Kegagalan dalam contoh diatas disebabkan karena
faktor dari dalam, yaitu pola pikiran individu dan kepercayaan diri sehingga
saat interview individu menunuukkan
sikap kurang siap dan percaya diri. Sedangkan keberhasilan individu dilatarbelakangi
oleh faktor dari dalam yaitu, menurut teori Belajar Sosial Bandura, adanya self
efficacy dalam diri bahwa individu yakin bisa mengorganisasikan dan
melakukan strategi-strategi tertentu untuk meraih tujuan, berpikir positif,
meregulasi diri sehingga bisa mengaktualisasikan dirinya meskipun berada pada
kondisi yang sulit. Faktor luar juga mempengaruhi individu yaitu adanya
dukungan dari keluarga dan pihak-pihak terkait. Dalam hal ini, individu mampu
menjalin interaksi sosial yang baik sehingga lingkungan memberikan dorongan
kepada individu agar terus berusaha mencapai tujuannya.
Hal ini juga sesuai dengan teori ekologi
Bronfenbenner bahwa konteks sosial dimana individu tinggal mempengaruhi
perkembangan. Pada rentang mikrosistem, interaksi langsung dengan lingkungan
luar keluarga dan keluarga mempengaruhi individu dalam usaha pencapaian tujuan.

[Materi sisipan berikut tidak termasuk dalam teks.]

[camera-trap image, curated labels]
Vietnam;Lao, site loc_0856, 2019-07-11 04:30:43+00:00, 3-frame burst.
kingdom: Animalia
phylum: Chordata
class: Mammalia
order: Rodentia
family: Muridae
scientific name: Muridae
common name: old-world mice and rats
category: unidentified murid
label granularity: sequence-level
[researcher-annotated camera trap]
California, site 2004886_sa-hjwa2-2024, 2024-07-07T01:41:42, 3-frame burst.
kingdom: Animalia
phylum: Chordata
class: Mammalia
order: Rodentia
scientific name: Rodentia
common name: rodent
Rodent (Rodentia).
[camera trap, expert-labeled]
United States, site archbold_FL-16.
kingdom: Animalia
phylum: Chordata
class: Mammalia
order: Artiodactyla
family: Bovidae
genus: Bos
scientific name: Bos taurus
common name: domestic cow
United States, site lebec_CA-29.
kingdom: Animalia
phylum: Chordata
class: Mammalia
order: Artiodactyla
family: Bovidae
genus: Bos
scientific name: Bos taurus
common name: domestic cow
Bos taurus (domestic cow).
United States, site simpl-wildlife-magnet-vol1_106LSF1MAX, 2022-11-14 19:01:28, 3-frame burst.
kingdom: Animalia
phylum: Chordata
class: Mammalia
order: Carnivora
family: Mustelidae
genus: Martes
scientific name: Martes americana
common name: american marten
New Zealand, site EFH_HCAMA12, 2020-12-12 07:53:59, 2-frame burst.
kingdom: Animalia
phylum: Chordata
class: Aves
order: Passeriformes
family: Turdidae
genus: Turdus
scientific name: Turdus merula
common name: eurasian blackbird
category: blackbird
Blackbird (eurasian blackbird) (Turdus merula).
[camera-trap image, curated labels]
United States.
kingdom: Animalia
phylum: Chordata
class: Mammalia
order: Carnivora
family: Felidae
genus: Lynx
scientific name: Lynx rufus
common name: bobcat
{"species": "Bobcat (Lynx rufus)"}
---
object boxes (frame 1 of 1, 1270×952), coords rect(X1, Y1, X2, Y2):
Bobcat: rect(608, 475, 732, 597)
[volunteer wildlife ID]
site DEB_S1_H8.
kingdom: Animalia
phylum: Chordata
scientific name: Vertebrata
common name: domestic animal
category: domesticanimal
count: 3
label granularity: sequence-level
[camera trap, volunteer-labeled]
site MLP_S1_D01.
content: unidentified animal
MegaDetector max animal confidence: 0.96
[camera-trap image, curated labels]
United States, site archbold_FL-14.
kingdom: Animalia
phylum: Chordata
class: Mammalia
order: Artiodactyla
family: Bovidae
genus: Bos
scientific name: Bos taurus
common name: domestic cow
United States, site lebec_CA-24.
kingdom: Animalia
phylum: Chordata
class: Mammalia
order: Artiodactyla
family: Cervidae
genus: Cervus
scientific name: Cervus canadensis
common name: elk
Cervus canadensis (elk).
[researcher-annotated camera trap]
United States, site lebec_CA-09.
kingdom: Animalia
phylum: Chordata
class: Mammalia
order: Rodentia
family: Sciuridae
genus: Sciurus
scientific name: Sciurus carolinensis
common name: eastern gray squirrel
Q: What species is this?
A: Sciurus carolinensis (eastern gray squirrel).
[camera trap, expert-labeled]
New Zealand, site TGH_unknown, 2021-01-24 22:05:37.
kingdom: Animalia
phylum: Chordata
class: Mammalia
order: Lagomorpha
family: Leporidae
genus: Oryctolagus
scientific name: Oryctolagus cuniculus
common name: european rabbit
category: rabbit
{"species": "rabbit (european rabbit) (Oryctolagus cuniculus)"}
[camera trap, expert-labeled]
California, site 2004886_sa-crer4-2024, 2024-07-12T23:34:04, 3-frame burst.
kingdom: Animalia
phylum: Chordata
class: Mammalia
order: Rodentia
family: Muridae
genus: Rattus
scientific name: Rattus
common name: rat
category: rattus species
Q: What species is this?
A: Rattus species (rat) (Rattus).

Rentang mesosistem, individu mampu membuat keputusan-keputusan bagi dirinya
karena keluarga memberikan kepercayaan bahwa individu mampu melakukan hal
terbaik sehingga saat sekolah prestasi akademik individu cukup baik. Rentang
ekosistem, individ memegang peranan kuat dan berperan aktif dalam lingkungannya
contohnya bisa menjadi ketua MPK dan aktif di berbagai organisasi. Rentang
makrosistem, ekonomi yang lemah
menyebabkan individu memiliki kemampuan belajar yang ulet, hal ini juga
dirasakan individu untuk berusaha belajar dengan sungguh-sungguh agar prestasi
akademik dan non akademik sesuai harapan. Terkait dengan rentang
kronosistemnya, individu dalam membuat keputusan dan startegi dalam mencapai tujuan
dipengaruhi oleh kondisi sosiohistoris seperti berada pada keluarga yang berada
di ekonomi menegah kebawah dna sikap keluarga yang memberi kepercayaan individu
untuk membuat keputusan-keputusan bagi dirinya sendiri.
Jadi, kegagalan dan keberhasilan erat kaitannya
dengan perasaan superioritas dan inferioritas dan disebabkan oleh faktor dari
dalam dan luar. Faktor dari dalam yaitu kurangnya self efficacy individu untuk menjalani suatu tugas atau kondisi tertentu
sedangkan faktor dari luar berhubungan dengan orang-orang disekitar individu
yang mampu mempengaruhi pola pikir, emosi dan sikap individu.
DAFTAR RUJUKAN
1. Alwisol.
2014. Psikologi Kepribadian. Malang:
UMM Press
2. Santrock,
John. W. 2015. Psikologi Pendidikan.
Jakarta: Kencana
3. Suryatabrata,
Sumardi. 2014. Psikologi Pendidikan.